Journey was the main act of the evening, the one that thousands of 40 something’s in frayed and stretched Ratt t-shirts had traveled all the way to Stateline to see. Ah, the sweet mullet and malt beer memories of youth! Now tragically gone, of course, destined only to be recaptured for brief moments on Nevada’s Oldies Circuit. OK, OK – I admit it. Journey isn’t really my thing. Too smooth and polished by far (and they were). But here’s the funny part. I knew that Journey’s original lead singer Steve Perry was long gone, replaced by a youngster of some sort. Which isn’t a new thing. I’d seen the ugly phenomenon of young Hessian vocalist fronting creaking trolls of metal before. Judas Priest. Iron Maiden. Black Sabbath. And now again, though it pains me to even mention Journey alongside such august personages. And this kid was extraordinary too. He sounded more like Steve Perry than any three normal Steve Perry’s ever could hope to sound. He rocker kicked through the air in tight pants like a flying tiger, long hair flowing behind him, working the crowd with incredible enthusiasm and generally behaving as though we were all trapped in some sort of 80’s time warp just waiting for our jeans to become stonewashed. Only one thing was off.

Arnel Pineda is a five-foot tall Japanese guy.

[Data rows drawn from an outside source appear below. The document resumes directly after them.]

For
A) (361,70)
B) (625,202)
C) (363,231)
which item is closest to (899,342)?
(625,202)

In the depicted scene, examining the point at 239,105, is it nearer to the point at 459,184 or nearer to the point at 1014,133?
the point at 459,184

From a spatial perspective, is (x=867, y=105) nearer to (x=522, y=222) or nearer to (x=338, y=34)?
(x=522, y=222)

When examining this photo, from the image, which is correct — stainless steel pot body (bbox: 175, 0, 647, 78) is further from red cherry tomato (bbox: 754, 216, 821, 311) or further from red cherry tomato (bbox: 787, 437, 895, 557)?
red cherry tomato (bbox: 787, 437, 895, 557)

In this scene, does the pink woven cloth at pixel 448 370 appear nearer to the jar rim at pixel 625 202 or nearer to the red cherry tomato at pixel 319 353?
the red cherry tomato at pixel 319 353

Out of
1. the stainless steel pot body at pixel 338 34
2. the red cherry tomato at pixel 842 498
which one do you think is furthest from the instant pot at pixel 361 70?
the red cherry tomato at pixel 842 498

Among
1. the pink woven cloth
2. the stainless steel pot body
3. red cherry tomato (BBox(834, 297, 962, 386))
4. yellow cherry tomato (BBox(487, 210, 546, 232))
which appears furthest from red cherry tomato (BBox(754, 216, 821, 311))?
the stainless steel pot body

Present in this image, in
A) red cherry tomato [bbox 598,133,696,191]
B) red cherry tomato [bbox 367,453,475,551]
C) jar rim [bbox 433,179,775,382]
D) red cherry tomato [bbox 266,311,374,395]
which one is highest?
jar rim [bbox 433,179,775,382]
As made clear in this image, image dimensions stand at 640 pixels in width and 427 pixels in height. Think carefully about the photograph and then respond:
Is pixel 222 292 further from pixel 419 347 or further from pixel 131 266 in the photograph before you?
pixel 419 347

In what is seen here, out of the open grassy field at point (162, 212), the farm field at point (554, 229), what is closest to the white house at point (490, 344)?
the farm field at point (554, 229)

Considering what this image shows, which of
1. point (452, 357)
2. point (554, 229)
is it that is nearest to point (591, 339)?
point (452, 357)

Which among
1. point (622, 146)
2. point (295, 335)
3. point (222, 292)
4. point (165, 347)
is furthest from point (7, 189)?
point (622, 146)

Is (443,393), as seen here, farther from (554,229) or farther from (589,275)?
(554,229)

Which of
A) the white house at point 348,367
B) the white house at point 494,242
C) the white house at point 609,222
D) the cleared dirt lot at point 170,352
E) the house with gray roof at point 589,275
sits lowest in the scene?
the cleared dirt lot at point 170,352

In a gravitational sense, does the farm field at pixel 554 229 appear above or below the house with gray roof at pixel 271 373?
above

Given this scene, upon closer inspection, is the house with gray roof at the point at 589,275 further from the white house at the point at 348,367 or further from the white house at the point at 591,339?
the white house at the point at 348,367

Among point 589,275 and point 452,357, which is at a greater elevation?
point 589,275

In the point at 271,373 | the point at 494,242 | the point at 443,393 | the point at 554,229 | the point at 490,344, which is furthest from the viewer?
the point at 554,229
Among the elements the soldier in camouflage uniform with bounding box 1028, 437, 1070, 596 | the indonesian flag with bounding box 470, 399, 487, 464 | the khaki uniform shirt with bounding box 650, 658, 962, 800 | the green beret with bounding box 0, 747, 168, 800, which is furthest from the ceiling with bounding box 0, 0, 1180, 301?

All right, he’s not actually Japanese. He’s from the Philippines. But you know what I mean. I just couldn’t get over the feeling that I was watching some kid having a really, really good Karaoke night at the Japantown bowling alley. Come to think of it, I wish that I did have a time machine; because I would take little Arnel back to the wonderful, politically incorrect era that he was meant to grow into thin-whiskered manhood in. He would have been big in the 80s. Huge! Well, bigger than Dio, anyhow. We could have done an entirely Japanese themed metal act. Yeah, I know he’s from the Philippines, but 80s metal heads didn’t know where that country was. Or that it was. Or how to spell it. He’s Asian, so close enough! I’d have him fighting mechanical Godzillas with pyrotechnic spewing guitars, leaping through burning rising sun flags, waving flaming samurai swords around the stage, and the whole bit. An undead Samurai “Eddy” mascot. Albums called things like “Tora, Torment” and “Imperial Bombshell.”

#Sigh# How glorious it would have been. Maybe we could even make enough money to be able to afford to see Journey in the early 21st century.

(Note: I just found out that Journey frontman Arnel Pineda is actually 40. He's simply youthful and athletic enough to be 20! Not fair! Damn you Pineda!)